Work to complete:
Copy out, word for word, only the lines from the rows below starting at the one containing "Point out **cell**." and ending at the one containing "87H76V44L55 33V11L44 0H0V195H22V173L55", with both of those lines included.
:::::
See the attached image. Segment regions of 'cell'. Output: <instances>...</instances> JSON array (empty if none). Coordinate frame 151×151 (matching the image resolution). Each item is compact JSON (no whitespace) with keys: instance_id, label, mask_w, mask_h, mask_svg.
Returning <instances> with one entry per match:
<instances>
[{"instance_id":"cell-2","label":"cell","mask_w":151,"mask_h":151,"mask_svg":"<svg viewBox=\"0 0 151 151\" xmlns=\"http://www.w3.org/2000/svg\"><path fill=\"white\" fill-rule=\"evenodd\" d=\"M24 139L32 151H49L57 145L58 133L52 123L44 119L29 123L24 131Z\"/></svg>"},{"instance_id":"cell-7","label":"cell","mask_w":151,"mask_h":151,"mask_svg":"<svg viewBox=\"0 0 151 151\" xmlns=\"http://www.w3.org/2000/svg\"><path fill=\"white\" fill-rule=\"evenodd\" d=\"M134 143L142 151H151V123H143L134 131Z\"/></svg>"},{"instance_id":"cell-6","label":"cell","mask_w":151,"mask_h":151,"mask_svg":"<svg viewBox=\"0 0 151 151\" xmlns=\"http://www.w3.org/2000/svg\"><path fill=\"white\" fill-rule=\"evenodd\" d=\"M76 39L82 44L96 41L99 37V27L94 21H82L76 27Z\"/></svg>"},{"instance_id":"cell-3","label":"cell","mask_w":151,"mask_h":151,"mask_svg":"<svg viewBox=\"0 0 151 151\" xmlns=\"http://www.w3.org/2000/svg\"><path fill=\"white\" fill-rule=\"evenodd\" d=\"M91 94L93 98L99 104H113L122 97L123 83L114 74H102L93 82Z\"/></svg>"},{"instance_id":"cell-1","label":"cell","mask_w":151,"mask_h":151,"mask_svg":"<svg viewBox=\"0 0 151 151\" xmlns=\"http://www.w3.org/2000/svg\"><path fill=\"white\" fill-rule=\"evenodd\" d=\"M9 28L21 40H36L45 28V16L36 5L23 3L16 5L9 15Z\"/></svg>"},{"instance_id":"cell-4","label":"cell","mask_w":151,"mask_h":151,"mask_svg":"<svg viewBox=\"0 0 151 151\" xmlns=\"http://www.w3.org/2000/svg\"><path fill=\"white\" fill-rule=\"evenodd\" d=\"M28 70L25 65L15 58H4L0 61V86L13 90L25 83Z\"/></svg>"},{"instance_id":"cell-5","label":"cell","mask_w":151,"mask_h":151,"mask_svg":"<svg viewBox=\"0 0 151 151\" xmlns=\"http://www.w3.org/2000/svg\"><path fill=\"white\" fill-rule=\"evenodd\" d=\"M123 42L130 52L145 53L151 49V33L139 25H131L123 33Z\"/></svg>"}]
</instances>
:::::
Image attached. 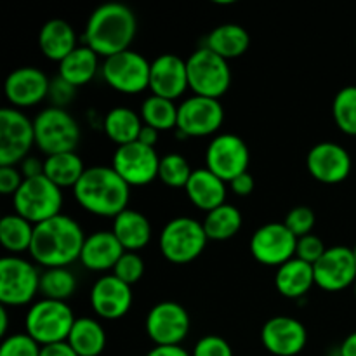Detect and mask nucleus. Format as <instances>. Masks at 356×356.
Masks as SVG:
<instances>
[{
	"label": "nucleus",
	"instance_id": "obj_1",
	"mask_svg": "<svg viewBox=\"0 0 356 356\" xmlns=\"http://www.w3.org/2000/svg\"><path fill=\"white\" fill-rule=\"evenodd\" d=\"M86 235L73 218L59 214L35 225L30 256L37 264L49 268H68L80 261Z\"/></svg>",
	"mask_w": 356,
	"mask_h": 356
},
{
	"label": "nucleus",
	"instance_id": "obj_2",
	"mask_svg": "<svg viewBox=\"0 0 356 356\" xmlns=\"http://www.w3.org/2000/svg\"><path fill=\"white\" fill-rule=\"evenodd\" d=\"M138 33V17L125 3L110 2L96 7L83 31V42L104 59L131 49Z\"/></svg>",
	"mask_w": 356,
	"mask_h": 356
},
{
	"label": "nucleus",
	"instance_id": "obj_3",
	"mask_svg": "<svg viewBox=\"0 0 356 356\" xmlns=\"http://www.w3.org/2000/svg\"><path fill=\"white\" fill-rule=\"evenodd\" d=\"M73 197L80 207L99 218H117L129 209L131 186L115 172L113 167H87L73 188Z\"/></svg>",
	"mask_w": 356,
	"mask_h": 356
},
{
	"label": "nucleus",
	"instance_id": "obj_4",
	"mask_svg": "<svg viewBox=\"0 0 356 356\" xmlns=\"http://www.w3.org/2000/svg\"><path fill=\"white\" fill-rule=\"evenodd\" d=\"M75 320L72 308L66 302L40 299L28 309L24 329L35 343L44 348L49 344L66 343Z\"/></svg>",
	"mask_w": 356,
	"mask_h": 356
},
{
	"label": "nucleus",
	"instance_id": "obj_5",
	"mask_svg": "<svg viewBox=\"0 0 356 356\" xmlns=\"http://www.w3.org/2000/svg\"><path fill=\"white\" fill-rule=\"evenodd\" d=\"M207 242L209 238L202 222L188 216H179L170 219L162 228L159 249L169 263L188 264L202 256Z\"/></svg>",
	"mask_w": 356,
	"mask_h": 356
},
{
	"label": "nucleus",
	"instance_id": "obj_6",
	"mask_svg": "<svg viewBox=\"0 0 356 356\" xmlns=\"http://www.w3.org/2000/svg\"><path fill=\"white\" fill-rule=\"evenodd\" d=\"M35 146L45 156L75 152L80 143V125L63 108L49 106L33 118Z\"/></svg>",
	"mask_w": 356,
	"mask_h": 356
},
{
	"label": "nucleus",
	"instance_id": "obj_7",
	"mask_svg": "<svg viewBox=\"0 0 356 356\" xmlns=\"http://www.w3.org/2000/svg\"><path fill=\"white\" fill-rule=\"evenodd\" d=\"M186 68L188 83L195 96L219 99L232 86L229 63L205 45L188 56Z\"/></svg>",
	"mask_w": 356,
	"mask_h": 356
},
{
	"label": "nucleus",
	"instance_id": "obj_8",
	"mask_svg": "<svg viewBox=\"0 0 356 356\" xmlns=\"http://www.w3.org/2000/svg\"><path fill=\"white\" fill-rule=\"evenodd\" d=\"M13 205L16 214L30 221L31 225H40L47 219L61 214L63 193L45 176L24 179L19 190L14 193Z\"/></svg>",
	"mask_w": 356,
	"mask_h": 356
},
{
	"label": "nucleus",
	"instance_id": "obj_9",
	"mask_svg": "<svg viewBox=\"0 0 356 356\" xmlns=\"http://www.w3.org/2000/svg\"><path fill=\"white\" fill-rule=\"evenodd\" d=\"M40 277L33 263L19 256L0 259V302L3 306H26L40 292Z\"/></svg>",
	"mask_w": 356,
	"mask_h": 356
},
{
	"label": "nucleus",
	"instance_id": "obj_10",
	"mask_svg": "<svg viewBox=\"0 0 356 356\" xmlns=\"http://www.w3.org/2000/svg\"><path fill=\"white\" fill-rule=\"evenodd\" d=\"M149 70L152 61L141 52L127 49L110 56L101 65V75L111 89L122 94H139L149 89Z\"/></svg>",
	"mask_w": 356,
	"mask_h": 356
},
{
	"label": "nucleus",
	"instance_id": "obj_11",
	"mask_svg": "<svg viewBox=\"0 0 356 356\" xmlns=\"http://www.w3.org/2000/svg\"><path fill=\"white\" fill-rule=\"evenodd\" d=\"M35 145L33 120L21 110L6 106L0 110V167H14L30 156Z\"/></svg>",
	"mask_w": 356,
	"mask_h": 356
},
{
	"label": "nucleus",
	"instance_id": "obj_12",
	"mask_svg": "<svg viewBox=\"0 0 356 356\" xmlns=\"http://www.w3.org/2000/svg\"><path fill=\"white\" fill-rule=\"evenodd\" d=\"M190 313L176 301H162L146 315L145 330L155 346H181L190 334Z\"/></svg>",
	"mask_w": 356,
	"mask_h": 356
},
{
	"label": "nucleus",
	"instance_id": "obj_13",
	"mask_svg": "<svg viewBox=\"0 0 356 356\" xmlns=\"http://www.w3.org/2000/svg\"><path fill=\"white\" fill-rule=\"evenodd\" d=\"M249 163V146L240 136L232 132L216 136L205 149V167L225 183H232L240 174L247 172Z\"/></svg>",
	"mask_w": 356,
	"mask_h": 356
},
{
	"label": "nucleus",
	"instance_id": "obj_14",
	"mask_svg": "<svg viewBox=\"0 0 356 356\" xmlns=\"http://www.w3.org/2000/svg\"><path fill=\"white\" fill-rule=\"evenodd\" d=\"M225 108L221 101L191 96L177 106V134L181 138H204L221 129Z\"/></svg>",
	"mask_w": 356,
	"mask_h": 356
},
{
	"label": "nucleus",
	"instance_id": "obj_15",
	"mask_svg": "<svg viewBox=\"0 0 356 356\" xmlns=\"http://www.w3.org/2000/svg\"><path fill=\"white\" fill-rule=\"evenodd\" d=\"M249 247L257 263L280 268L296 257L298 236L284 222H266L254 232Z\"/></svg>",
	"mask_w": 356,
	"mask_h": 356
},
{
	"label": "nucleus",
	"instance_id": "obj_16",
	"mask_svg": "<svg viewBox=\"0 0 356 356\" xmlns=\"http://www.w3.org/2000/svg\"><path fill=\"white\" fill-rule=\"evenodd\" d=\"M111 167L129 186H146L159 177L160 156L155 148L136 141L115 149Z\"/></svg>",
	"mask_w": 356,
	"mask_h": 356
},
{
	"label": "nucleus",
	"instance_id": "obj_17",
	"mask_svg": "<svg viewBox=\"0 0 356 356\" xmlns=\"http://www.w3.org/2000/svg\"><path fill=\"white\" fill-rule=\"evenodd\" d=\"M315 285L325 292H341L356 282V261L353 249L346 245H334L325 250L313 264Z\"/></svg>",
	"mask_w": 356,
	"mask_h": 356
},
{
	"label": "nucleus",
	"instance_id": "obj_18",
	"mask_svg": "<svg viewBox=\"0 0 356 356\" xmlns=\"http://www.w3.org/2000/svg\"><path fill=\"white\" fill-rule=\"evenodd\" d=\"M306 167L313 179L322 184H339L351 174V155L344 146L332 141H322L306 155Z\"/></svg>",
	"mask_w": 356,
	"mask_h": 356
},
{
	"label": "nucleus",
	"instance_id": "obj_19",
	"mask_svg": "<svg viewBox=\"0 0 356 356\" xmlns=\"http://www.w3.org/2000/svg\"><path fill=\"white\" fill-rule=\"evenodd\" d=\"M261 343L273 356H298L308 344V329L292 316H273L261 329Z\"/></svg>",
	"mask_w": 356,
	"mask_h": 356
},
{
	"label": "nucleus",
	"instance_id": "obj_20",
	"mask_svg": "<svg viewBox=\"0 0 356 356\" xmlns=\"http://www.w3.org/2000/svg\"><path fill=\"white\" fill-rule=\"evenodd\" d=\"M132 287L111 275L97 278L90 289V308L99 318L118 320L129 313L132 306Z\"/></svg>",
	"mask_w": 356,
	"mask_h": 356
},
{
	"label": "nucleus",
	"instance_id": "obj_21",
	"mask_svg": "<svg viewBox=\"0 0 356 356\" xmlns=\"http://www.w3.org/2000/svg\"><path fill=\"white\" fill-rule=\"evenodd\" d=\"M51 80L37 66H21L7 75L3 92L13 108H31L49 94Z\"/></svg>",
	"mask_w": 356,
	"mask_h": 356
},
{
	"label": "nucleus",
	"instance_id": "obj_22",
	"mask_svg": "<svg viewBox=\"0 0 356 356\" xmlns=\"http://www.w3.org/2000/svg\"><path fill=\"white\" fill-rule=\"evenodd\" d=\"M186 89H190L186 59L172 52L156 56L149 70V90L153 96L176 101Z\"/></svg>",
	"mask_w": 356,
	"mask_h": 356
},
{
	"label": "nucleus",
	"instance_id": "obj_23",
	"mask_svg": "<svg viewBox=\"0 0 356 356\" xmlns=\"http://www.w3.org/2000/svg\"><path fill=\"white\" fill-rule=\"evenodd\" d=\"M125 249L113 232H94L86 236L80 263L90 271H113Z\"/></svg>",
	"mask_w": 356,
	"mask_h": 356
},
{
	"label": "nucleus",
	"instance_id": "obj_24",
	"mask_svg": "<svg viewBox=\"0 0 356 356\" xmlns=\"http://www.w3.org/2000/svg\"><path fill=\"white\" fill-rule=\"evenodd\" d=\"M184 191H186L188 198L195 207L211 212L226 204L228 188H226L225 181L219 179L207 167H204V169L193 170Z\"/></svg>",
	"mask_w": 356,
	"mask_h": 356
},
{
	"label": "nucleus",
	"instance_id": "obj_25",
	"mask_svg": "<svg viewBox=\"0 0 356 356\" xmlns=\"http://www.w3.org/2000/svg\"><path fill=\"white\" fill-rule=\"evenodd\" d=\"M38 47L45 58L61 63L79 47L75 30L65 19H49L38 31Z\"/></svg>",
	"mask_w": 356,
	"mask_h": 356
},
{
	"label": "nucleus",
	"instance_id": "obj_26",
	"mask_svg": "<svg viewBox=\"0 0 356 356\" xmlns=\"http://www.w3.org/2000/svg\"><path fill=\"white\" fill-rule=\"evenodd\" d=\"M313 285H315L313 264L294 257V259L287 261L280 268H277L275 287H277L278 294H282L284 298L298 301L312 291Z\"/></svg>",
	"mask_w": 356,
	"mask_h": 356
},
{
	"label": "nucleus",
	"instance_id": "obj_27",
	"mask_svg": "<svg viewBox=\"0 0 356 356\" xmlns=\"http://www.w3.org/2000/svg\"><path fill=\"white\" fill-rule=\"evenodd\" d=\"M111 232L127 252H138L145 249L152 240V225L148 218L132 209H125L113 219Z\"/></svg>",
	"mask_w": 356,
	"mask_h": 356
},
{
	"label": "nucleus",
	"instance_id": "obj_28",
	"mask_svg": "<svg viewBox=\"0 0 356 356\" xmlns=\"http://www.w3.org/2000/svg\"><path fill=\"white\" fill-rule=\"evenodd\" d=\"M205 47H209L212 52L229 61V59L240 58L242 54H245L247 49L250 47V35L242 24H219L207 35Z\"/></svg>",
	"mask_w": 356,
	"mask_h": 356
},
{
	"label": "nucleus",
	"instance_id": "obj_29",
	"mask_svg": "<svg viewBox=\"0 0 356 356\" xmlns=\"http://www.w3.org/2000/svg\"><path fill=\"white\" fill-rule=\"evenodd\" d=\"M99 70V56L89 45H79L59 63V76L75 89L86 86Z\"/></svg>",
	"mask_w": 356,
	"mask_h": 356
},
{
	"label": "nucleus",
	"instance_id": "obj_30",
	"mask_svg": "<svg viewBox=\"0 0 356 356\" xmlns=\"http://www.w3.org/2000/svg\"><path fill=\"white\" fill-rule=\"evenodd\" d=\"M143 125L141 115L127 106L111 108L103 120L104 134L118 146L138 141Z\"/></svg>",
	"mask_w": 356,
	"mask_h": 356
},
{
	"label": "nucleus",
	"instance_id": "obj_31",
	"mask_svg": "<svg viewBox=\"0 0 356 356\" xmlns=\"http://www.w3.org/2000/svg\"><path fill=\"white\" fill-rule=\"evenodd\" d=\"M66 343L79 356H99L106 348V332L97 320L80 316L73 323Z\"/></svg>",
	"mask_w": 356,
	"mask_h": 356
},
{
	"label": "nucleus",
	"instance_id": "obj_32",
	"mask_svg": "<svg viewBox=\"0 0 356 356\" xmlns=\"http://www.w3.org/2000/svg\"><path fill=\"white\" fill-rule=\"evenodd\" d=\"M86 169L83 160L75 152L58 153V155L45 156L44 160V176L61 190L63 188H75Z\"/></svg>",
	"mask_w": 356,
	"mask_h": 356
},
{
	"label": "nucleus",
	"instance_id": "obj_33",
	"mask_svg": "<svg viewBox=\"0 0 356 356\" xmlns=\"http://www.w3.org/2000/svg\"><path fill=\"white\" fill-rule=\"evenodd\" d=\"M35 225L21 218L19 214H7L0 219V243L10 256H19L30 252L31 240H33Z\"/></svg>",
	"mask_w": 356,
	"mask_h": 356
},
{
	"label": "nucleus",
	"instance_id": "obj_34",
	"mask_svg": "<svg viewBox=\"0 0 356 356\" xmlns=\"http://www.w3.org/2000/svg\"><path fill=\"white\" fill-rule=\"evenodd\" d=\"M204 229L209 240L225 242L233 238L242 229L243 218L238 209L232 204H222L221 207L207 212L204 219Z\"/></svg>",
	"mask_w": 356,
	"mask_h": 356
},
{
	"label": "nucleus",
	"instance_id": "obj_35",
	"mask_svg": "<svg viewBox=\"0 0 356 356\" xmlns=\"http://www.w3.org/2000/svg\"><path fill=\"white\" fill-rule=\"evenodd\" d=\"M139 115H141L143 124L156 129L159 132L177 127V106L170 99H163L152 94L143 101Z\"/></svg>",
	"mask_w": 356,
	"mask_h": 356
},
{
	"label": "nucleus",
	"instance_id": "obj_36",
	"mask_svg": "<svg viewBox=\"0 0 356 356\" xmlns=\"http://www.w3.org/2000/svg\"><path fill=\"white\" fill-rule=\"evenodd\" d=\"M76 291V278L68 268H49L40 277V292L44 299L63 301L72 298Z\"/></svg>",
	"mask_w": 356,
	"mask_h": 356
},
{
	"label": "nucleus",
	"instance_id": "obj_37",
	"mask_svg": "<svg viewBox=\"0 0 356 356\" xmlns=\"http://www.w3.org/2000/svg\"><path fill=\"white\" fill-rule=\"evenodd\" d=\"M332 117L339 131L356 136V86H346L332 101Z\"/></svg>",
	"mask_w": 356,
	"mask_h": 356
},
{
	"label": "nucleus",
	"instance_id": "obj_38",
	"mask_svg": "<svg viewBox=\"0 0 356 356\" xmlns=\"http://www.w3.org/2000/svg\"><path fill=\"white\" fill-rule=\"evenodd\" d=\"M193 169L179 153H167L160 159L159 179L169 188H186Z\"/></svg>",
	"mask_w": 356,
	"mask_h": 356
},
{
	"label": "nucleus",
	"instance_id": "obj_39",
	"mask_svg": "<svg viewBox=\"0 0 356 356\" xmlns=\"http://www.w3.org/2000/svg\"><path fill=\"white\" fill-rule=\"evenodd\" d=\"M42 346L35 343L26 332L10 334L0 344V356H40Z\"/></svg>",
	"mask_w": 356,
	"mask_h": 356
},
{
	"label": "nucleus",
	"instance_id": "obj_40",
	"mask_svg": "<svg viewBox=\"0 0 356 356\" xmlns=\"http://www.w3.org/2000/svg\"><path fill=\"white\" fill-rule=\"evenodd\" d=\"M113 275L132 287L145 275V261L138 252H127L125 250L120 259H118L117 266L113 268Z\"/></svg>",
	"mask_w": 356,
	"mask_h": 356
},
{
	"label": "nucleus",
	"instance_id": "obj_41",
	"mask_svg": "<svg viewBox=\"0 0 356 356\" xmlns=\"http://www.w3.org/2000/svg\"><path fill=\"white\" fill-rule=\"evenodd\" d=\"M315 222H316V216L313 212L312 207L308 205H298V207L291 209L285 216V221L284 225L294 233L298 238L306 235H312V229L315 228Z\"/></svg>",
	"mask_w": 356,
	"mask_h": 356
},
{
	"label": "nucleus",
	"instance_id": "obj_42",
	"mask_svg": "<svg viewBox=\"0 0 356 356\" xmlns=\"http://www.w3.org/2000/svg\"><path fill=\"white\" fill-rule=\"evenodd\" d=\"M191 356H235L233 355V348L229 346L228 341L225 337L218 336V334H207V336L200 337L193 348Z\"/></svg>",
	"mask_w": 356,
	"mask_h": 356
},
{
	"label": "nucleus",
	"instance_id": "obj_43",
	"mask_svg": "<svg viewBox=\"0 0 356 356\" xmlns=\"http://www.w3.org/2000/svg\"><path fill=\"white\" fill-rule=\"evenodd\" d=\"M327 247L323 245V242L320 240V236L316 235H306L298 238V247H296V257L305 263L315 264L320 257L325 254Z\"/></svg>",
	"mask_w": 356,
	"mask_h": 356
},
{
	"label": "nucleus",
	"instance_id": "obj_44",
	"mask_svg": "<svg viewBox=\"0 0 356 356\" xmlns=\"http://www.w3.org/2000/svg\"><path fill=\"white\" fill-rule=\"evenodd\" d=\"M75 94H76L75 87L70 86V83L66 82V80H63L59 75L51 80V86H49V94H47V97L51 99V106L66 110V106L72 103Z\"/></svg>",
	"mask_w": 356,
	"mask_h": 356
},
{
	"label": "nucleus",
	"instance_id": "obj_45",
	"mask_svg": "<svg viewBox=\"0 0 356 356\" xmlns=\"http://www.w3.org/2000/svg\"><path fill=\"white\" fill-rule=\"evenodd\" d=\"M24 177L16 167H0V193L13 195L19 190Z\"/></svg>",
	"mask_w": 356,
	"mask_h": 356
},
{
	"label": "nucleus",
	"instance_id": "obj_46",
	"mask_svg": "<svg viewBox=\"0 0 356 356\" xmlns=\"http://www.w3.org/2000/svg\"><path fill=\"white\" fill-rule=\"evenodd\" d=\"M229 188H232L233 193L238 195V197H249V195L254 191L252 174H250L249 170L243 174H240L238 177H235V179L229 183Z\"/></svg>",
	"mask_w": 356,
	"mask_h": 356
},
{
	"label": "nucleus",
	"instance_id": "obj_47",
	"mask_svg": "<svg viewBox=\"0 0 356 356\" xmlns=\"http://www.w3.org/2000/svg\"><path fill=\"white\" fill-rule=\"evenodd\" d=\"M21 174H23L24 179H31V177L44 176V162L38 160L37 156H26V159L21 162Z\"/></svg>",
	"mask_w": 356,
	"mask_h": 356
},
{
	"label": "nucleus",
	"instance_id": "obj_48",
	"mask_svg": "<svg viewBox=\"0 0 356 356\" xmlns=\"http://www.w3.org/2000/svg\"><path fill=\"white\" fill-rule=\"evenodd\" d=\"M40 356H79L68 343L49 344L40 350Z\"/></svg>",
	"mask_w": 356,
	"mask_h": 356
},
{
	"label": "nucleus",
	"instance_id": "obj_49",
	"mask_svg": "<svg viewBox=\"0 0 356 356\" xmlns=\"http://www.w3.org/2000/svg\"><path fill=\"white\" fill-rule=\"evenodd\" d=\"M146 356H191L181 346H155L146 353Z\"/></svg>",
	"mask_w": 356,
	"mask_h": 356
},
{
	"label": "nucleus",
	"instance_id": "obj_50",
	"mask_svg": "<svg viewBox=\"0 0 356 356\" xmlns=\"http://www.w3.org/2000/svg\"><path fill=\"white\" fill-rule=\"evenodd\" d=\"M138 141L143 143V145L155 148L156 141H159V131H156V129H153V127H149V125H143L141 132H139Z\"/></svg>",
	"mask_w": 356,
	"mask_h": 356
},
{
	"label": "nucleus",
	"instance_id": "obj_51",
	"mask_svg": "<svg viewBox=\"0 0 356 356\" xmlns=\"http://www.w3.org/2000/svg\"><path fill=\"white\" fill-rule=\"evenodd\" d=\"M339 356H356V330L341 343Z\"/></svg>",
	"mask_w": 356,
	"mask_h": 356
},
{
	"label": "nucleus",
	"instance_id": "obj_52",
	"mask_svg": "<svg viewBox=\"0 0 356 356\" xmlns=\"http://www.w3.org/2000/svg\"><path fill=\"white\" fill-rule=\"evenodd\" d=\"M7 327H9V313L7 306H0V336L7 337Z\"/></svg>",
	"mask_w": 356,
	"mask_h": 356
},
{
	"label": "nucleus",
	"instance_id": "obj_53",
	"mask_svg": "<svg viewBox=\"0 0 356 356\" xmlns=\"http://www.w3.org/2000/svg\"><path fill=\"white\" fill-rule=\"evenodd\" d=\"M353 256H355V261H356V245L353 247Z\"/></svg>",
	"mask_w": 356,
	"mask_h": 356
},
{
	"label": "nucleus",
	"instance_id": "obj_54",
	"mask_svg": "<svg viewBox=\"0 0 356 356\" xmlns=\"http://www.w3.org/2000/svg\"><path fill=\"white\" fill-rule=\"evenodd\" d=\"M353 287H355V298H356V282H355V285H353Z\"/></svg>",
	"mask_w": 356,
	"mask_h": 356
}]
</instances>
:::::
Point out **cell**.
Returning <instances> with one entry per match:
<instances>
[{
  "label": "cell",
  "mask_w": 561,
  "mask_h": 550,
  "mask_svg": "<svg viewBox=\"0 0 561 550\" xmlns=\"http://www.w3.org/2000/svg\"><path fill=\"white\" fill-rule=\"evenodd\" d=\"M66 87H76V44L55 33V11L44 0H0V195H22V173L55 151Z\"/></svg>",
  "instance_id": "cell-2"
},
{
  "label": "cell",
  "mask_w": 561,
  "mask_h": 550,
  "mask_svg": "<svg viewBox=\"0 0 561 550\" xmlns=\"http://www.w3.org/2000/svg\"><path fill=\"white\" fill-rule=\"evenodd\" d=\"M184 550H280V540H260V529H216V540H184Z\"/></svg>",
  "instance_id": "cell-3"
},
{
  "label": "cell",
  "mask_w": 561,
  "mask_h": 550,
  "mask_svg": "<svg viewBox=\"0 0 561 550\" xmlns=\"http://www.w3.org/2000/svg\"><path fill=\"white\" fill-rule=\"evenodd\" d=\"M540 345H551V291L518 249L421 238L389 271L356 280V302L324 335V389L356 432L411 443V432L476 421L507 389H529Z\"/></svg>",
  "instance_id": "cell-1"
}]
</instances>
:::::
Exercise output:
Point out **cell**.
Returning <instances> with one entry per match:
<instances>
[{
  "label": "cell",
  "mask_w": 561,
  "mask_h": 550,
  "mask_svg": "<svg viewBox=\"0 0 561 550\" xmlns=\"http://www.w3.org/2000/svg\"><path fill=\"white\" fill-rule=\"evenodd\" d=\"M66 87H76V44L55 33V11L44 0H0V195H22V173L55 151Z\"/></svg>",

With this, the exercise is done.